幻想
古橋レオン
幻想
目覚めると、そこは水の中だった。
ここは一体どこだろうか?
見渡す限りの薄暗い、果てない蒼い空間。
全身を包み込む、この独特の浮遊感。
深い海の底、とでも言った感じだろうか。
だがそれならなぜ今私は息ができているのだろうか?
そもそもいつからここを漂っていたのだろうか?
これは現実なのだろうか?それとも夢か、幻か?
色々な疑問が答えを求めて私の頭の中を散り散りになった魚の群れのように忙しなく泳ぎ回る。
しかし不思議と恐怖は感じない。
眼の前の光景はどこか懐かしく、私を優しく抱きしめてくれているようだった。
ここに何もせずに浮かんでいても埒が明かない。
私は思い切ってちょっと冒険してみることにした。
辺りを散策し始めて直ぐに、私はただ海の底にいるわけではないことを悟った。
ここはあまりにも美しすぎるのだ。
時々周囲の水がキラキラと煌めいて見える。
潮の流れそのものまでが鮮やかに模様を描いているかのようだ。
そして気づくと下の方から湧き上がってくる数多の水泡たちが淡く輝き出しているではないか。
私は思わず口に出して尋ねた。
「ここは一体どこなんだい?」
すると、どこからともなく声がした。
「どこだと思う?」
私は辺りを見渡した。案の定どこにも人影はなく、辺りは静寂そのものだった。
だがまだ耳の中にはさっきの声が木霊していた。
「どこだと思う?」
そこで私は目で見る代わりに目を瞑り、耳を澄ませて聴いてみた。
すると、微かだがこんな声が聴こえてきた。
「ここは君が生まれた場所。ここはみんなが生まれた場所」
「いつも心のどこかで懐かしいと思い出す場所」
「おかえりなさい」
バラバラに泳いでいた頭の中の魚たちが徐々に一つの群れにまとまった。
そうか、そういうことか。
最初の生命は海の中で生まれたと聞く。
ここに来て私が懐かしいと感じたのは、私の中のどこかに生まれるよりも前のその頃の記憶が眠っていたからなのだろう。
つまり、ここは誰しもの中にある美しい生まれ故郷、そして私は今その幻を見ているのだ。
そう気づいた途端、目の前の水にぽっかりと穴が空いた。
恐る恐る中を覗くと向こう側には闇ばかり。
だがただの薄暗い陰湿な場所というわけでもなさそうだ。
私はそっと穴の反対側に広がる世界に足を踏み入れた...
急に体が軽くなった。
地面を蹴ったら、このまま上の方へ昇っていってしまいそうだ。
先ほどとは全く違う、新たな感覚が全身を支配した。
しかし、私はそれよりも両目に飛び込んできたものに目を見張った。
辺り一面に濃い靄のようなものが浮かんでいる。
雲だ。
私は海の底から夜空の雲の上にやってきたのだ。
だが、なぜ?
私にとって海が生まれ故郷の幻であるならば、今見ているこれは何なのだろうか?
まるで頭の中にまで雲がかかってしまったかのように、私にはまるで分からなかった。
私はまた尋ねる。
「私は今、何を見ているんだい?」
風が頬を撫でる。
風に乗って声がする。
「これは君が憧れているもの。これはみんなが憧れているもの」
「変わることは有っても、いつも心のどこかに抱いているもの」
「君はいつも願っている、叶え、叶え、と」
徐々に頭の中の雲が晴れてきた。
確かに、誰しも一度は子供の頃、鳥のように空の上、雲の上を飛んでみたいと想うものだ。

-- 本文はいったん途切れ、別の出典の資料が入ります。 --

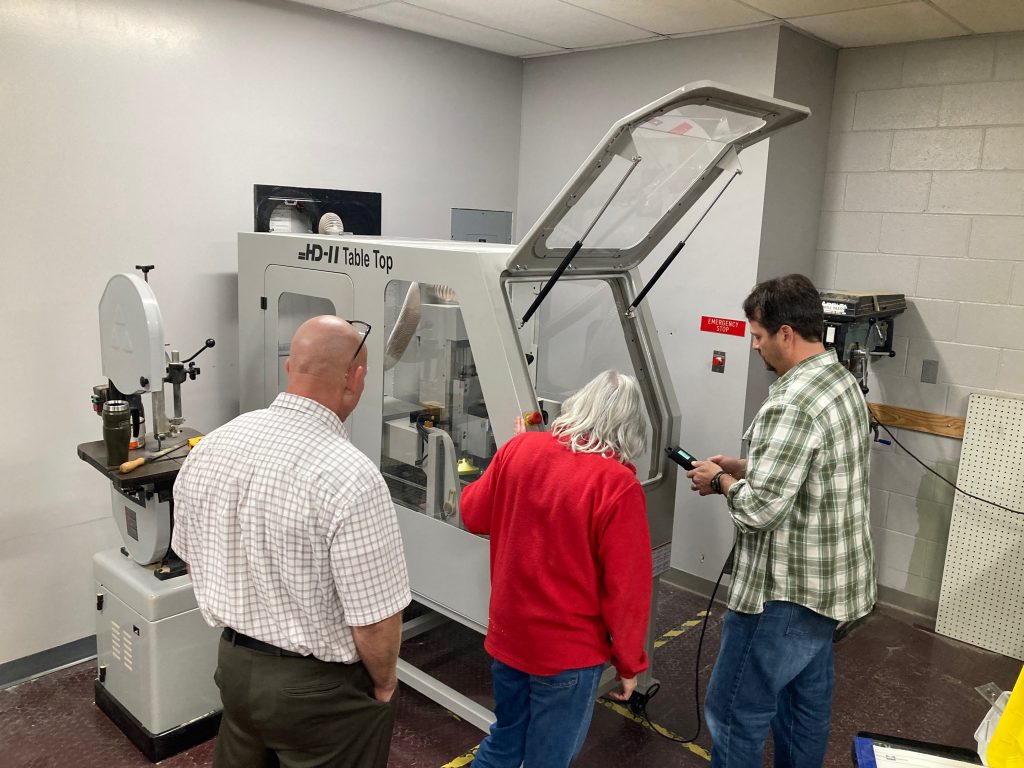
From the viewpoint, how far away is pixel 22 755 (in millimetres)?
2670

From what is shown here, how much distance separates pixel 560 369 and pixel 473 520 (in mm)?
1960

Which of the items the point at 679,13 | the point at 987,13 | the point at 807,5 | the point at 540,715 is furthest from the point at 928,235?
the point at 540,715

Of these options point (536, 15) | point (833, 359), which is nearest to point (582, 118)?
point (536, 15)

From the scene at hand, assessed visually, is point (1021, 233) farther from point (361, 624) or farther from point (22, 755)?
point (22, 755)

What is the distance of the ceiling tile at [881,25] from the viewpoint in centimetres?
321

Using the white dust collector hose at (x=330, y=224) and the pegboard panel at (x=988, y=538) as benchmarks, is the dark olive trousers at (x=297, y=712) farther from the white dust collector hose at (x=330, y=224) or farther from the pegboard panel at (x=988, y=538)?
the pegboard panel at (x=988, y=538)

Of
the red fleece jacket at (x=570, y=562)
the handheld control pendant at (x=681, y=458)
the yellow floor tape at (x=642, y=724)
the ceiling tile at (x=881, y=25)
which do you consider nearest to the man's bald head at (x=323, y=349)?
the red fleece jacket at (x=570, y=562)

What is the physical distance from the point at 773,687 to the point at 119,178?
295 cm

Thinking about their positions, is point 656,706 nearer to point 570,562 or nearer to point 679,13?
point 570,562

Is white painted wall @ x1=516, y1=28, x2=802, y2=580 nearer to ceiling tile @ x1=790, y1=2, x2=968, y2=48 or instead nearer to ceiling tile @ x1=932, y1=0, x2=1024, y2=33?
ceiling tile @ x1=790, y1=2, x2=968, y2=48

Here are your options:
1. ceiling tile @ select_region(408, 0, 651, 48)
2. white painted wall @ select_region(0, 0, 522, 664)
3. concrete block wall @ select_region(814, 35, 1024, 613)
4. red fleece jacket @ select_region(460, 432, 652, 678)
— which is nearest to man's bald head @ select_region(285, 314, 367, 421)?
red fleece jacket @ select_region(460, 432, 652, 678)

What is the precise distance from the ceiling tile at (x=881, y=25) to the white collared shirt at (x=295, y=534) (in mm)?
2842

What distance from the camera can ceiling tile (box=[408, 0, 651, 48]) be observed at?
3.42 metres

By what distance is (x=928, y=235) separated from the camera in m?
3.80
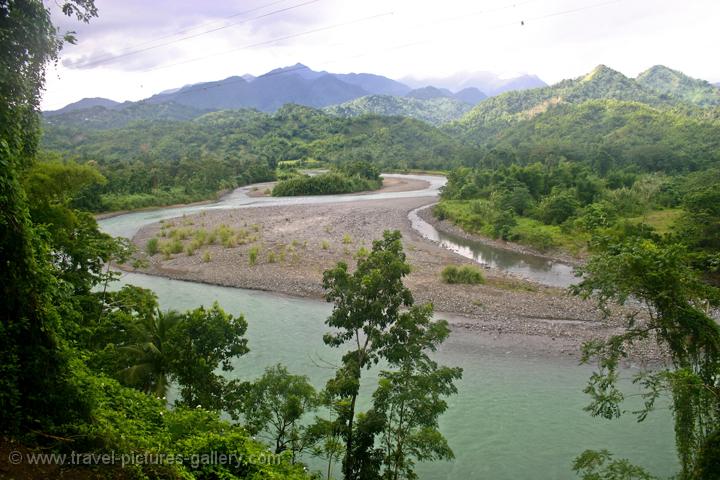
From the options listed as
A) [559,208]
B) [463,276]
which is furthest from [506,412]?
[559,208]

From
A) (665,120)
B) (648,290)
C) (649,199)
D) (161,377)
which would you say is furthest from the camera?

ならば私は今皆が心のどこかに抱いている夢を見ている、ということなのだろうか...
そこで目が覚めた。
私はいつも通りの場所に、いつも通り佇んでいた。
だが私の心はいつもとは見違えるほどに澄んでいた。
辛いことがあろうと、願いが届かなかろうと、肩を落とすことはない。
私にはいつでも優しく迎えてくれる故郷と叶えたい夢があるのだから。